Wall Street Bankers Await Roll Out of Volcker Rule Overhaul
Wall Street watchdogs rolled out a long-anticipated overhaul of the Volcker Rule that eases its controversial restriction on banks making speculative investments, wrapping up a top de-regulatory goal of officials appointed by President Donald Trump.
The changes seek to provide lenders a much clearer picture of what trades are prohibited, giving firms confidence to engage in transactions without fear of violating the rule. The Office of the Comptroller of the Currency approved the revamp earlier Tuesday with Federal Deposit Insurance Corp. slated to follow. Three other financial regulators responsible for Volcker are expected to sign off in the coming days.
The Volcker rewrite marks a victory for Wall Street, especially Goldman Sachs Group Inc. (GS:US), which has lobbied aggressively to weaken the rule for years. But the changes are more marginal than major, raising questions about how much they might revive trading. Without action by Congress, Volcker’s prohibition on proprietary trading -- the practice of banks making market bets with their own money -- stands. And lenders still face restrictions on investing in private equity and hedge funds.
A response to the 2008 financial crisis, Volcker was meant to address concerns that some bank trading desks behaved like hedge funds before the meltdown, using their firms’ balance sheets to finance risky wagers. Former Federal Reserve Chairman Paul Volcker, its key advocate, said such trading could sink banks and threaten the broader economy. The rule was included in the 2010 Dodd-Frank Act, with regulators putting it in place three years later.
Almost since the ink was dry, banks have complained that Volcker was exceedingly complex, making the rule difficult to comply with. So regulators picked by Trump arrived at their agencies with a strong interest in simplifying the rule. The revamp, known as Volcker 2.0, is part of a steady effort to soften regulations during his administration. While watchdogs haven’t ripped up the post-crisis rule book, critics argue that taken together, the changes will insert renewed risk into the financial system.
What watchdogs came up with on Volcker relies on what’s known as the market-risk prong to determine which transactions are prohibited for banks with more than US$1 billion of trading activity. That standard is something large banks already use and understand, so theoretically, it will be easier for them to determine in real time whether a trade is banned. The changes take effect Jan. 1, 2020, but banks will have another year to comply.

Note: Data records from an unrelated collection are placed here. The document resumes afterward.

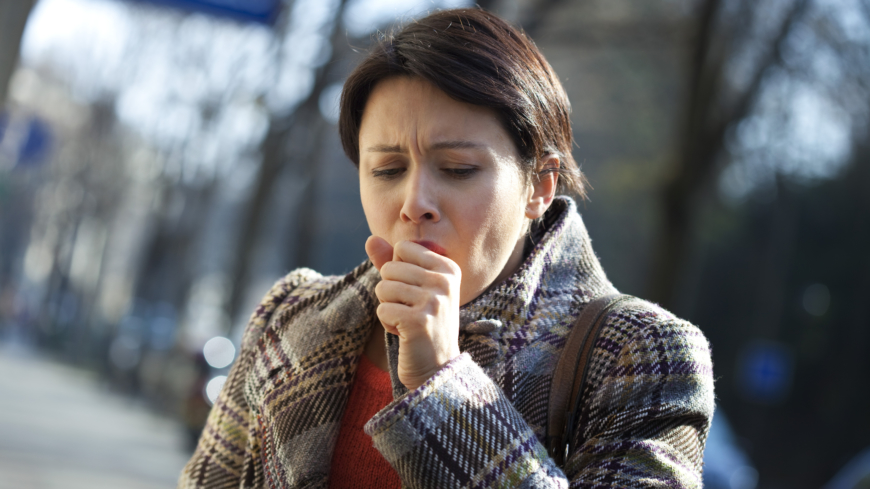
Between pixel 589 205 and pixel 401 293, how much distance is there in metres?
1.95

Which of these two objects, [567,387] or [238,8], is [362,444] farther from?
[238,8]

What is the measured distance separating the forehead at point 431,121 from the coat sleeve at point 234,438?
0.66 m

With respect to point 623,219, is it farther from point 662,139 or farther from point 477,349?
point 477,349

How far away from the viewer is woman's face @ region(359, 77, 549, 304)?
1.67m

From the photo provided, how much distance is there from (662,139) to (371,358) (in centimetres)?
1825

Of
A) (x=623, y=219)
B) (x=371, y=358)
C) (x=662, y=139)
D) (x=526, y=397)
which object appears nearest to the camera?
(x=526, y=397)

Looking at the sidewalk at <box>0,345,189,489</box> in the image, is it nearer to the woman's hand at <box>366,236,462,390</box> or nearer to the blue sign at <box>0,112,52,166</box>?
the blue sign at <box>0,112,52,166</box>

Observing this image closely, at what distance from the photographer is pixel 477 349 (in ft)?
5.74

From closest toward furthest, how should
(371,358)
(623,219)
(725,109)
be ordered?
(371,358)
(725,109)
(623,219)

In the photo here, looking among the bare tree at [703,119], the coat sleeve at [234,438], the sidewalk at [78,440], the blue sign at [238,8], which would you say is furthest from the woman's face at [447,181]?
the sidewalk at [78,440]

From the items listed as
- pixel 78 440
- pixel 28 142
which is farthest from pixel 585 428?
pixel 78 440

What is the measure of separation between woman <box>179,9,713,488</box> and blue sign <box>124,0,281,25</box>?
251 cm

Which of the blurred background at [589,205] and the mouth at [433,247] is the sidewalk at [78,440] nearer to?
the blurred background at [589,205]

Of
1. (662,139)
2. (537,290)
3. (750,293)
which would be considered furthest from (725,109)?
(750,293)
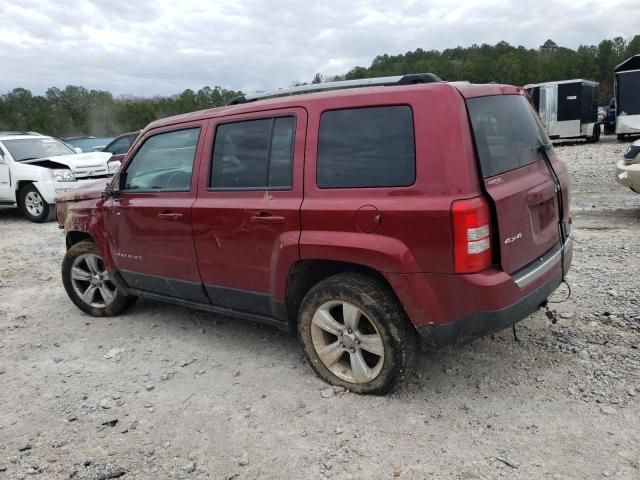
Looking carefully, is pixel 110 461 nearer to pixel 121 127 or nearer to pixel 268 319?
pixel 268 319

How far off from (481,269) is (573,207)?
6674 mm

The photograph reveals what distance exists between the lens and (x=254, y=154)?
3.52 meters

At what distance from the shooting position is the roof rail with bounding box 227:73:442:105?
310 centimetres

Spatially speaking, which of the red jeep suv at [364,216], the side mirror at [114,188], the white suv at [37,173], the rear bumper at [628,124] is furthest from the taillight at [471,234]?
the rear bumper at [628,124]

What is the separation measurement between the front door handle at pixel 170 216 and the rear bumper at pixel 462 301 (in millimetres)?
1780

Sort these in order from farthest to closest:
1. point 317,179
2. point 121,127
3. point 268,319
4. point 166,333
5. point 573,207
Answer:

In one of the biggest changes, banks will no longer be assumed to be engaging in banned trades when they conduct short-term transactions. The so-called rebuttable presumption was one of Wall Street’s most-hated aspects of the original Volcker Rule.
In another assist to banks, regulators provide more clarity on market making -- the permitted practice under Volcker of engaging in trades on behalf of clients. Specifically, watchdogs gave lenders a clear limit for assets held in their market-making portfolios that will allow firms to get right up to the line without fear of violating Volcker.
Regulators also provided some flexibility on restrictions on investing in private equity and hedge funds. Banks will now have more freedom to do so if the investments are done on behalf of clients.
The changes to the five-agency rule also have to be approved by the Fed, Securities and Exchange Commission and Commodity Futures Trading Commission.
With the bulk of Volcker out of the way, there are a number of other Wall Street rules awaiting attention -- many of them being handled by the Fed. They include significant shifts in bank capital rules and leverage limits, plus fundamental changes to the Fed’s annual stress tests.